Basketball TrainingCoaching

High School Basketball Coaching Advice


One of the finest teachings and pieces of advice given by Head Coach Mike Tobin of Cartersville High School in Georgia is to be orderly. At all times during practice and games, be organized. Creating team objectives is one of the most effective methods to stay coordinated. Outline your coaching objectives, player objectives, and team objectives. Setting these objectives and preparing an assault around them is an excellent first step toward team organization and discipline at all levels.


Players don’t worry about what vital information you have until they know you genuinely care about them. Seth Eilberg, the Head Basketball Coach at The Hill School in Pennsylvania feels this way. Building a trustworthy relationship allows you to train children and enable them to achieve their greatest potential.” This is excellent advice for life in general. When you love and demonstrate that you care, players and others believe in you as a trainer and as a person. It’s one of the most natural methods to earn someone’s trust.


Don’t Over Coach

Over coaching may appear straightforward, yet it is an easy trap to slip into. John Aguilar, the head basketball coach at Rye High School in New York warns to not over coach. Set your athletes in a situation to read and respond to the other side if your side is more competent. You shouldn’t have to call a lot of plays or attempt to “out-coach” the other coach. Trust that everything you’ve learned in practice will translate to the game.


The most essential element of teaching basketball has nothing to do with basketball, according to the greatest advice I’ve heard and worked out through time. There are a million potential ways to approach the game, according to a college coach I know, because the mix of offensive and defensive tactics is nearly limitless. The key thing is to get to know your players, find something that works for both of you, and then concentrate on having everyone on the same page and dedicated to your goals. The dedication element is crucial, and so a team’s success is dependent not just on skill but also on the group’s trust and willingness to sacrifice oneself for the greater good of everyone.

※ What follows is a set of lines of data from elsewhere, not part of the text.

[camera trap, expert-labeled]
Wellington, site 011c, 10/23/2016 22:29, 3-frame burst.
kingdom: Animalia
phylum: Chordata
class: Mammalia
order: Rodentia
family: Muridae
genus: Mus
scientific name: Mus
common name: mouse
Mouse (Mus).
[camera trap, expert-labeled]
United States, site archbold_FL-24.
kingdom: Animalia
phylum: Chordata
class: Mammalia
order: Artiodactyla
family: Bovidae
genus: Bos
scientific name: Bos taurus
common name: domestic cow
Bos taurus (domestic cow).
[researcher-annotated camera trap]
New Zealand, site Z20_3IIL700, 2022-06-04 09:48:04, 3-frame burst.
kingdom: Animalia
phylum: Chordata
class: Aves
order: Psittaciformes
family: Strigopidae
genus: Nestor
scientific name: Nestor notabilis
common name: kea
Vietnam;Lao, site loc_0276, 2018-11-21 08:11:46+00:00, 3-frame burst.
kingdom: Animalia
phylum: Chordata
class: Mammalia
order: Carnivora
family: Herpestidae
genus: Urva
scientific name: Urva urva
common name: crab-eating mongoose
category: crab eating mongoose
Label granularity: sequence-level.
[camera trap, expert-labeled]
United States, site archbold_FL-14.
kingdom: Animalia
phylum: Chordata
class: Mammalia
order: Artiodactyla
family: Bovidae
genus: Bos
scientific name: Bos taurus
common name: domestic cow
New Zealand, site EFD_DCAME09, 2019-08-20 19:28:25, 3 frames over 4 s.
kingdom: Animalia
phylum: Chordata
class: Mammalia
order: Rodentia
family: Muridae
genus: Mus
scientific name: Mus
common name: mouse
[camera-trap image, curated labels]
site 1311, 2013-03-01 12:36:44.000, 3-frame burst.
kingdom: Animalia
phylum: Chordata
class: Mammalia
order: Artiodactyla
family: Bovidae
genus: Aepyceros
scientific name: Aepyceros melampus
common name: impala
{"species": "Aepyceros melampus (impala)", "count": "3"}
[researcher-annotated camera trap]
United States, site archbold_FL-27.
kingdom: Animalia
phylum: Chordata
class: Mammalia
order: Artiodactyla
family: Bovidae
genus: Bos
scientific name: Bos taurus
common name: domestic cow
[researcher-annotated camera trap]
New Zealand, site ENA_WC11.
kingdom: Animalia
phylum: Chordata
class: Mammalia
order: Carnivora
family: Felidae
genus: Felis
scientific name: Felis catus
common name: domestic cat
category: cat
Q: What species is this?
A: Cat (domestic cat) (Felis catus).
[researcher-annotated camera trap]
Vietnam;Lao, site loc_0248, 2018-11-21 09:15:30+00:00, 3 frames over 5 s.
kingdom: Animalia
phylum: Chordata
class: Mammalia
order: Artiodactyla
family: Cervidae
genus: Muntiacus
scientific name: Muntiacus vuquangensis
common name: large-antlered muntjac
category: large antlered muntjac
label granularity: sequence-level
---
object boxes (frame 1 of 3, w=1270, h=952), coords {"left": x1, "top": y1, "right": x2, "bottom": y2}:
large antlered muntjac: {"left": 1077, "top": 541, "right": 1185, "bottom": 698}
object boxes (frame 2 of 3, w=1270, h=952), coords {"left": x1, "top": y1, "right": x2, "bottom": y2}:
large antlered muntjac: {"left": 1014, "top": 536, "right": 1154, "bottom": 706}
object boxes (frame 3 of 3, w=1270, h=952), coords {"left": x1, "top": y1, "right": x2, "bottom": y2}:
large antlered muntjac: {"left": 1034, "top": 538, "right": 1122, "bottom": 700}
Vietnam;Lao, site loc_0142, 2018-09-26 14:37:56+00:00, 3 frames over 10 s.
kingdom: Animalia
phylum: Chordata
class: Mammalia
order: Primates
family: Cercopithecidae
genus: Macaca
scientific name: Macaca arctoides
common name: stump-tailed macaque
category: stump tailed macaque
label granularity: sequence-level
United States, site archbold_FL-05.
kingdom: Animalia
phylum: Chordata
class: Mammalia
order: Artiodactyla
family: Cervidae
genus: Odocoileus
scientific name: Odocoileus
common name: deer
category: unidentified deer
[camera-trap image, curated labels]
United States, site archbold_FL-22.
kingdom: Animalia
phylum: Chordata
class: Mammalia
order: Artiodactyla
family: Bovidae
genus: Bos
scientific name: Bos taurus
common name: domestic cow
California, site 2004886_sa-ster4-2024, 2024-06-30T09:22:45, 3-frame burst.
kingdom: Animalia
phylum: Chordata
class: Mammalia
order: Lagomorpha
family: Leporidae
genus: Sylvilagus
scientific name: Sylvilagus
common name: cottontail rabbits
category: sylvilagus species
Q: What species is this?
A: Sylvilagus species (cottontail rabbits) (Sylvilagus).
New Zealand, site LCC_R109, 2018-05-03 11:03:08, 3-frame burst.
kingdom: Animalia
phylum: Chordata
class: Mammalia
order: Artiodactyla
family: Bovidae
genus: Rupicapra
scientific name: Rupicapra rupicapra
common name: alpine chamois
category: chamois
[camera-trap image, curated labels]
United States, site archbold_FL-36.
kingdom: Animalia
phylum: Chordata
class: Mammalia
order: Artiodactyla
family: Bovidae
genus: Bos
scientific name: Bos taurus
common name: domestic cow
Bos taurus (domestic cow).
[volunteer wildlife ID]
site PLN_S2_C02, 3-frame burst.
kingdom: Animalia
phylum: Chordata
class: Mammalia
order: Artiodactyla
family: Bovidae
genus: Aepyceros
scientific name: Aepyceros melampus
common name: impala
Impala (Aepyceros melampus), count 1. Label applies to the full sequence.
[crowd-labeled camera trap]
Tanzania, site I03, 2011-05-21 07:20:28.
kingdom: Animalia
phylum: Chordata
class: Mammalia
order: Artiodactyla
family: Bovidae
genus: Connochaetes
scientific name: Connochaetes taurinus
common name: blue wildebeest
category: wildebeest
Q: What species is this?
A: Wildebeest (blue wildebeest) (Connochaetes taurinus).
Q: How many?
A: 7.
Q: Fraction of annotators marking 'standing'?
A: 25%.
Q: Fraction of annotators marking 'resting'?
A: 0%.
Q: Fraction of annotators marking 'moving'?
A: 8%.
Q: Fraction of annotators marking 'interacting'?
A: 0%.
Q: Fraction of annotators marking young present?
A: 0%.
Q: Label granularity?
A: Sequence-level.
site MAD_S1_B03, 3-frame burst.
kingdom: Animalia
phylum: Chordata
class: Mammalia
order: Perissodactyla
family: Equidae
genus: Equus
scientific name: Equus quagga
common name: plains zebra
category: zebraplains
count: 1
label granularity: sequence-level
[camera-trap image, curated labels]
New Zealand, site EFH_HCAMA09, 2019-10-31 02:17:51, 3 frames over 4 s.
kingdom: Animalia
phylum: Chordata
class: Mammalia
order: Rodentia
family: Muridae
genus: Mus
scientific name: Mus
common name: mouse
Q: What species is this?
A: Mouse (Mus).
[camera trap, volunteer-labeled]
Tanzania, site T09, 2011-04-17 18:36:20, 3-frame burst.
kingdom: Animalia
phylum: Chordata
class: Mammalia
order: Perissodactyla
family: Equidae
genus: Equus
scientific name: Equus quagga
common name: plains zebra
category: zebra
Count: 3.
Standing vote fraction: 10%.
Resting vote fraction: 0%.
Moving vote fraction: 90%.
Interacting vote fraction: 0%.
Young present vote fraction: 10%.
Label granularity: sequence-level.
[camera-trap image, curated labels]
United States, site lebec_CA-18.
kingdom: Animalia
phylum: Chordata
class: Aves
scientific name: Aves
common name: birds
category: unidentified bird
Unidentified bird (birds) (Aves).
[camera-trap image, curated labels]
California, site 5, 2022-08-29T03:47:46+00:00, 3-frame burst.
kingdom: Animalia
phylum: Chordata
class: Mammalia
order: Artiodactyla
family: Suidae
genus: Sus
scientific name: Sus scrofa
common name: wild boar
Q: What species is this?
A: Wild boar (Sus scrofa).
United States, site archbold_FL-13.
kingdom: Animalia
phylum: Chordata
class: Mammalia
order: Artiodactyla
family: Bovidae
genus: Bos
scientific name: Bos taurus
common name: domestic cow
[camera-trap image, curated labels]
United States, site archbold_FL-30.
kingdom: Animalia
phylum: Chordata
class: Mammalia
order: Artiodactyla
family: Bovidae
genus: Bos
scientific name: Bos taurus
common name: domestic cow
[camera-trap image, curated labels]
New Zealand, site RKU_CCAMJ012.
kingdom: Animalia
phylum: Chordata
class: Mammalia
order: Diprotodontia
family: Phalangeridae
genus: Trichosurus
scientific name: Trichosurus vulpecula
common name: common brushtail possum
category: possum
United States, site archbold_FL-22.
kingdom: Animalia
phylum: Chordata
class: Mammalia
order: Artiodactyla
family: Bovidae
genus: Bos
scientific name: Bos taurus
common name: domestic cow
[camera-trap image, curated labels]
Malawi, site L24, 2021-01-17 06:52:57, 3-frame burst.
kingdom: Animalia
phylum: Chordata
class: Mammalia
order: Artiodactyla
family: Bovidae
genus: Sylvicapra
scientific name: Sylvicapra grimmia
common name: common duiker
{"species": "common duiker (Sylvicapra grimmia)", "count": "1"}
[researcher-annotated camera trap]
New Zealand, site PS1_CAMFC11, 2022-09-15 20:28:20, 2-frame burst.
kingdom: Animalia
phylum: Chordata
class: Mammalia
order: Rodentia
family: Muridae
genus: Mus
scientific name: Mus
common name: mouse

Imagine working with a group of people who seem to have boundless energy. As a coach, I’m sure you’ve seen those players who seem to have an endless supply of energy. Mike Jones, the head basketball coach of St. Stephen’s & St. Agnes School in Virginia, is a firm believer in a well-conditioned squad. His high school provided him with the greatest guidance. When he first started coaching, they advised him to keep things simple and ensure that my TEAM was in good shape. They would also argue that a well-conditioned squad that is tough and interacts on defense and plays unselfishly on the attack is a TEAM that is extremely difficult to beat. At St. Stephen’s and St. Agnes, he prefers to play in this manner.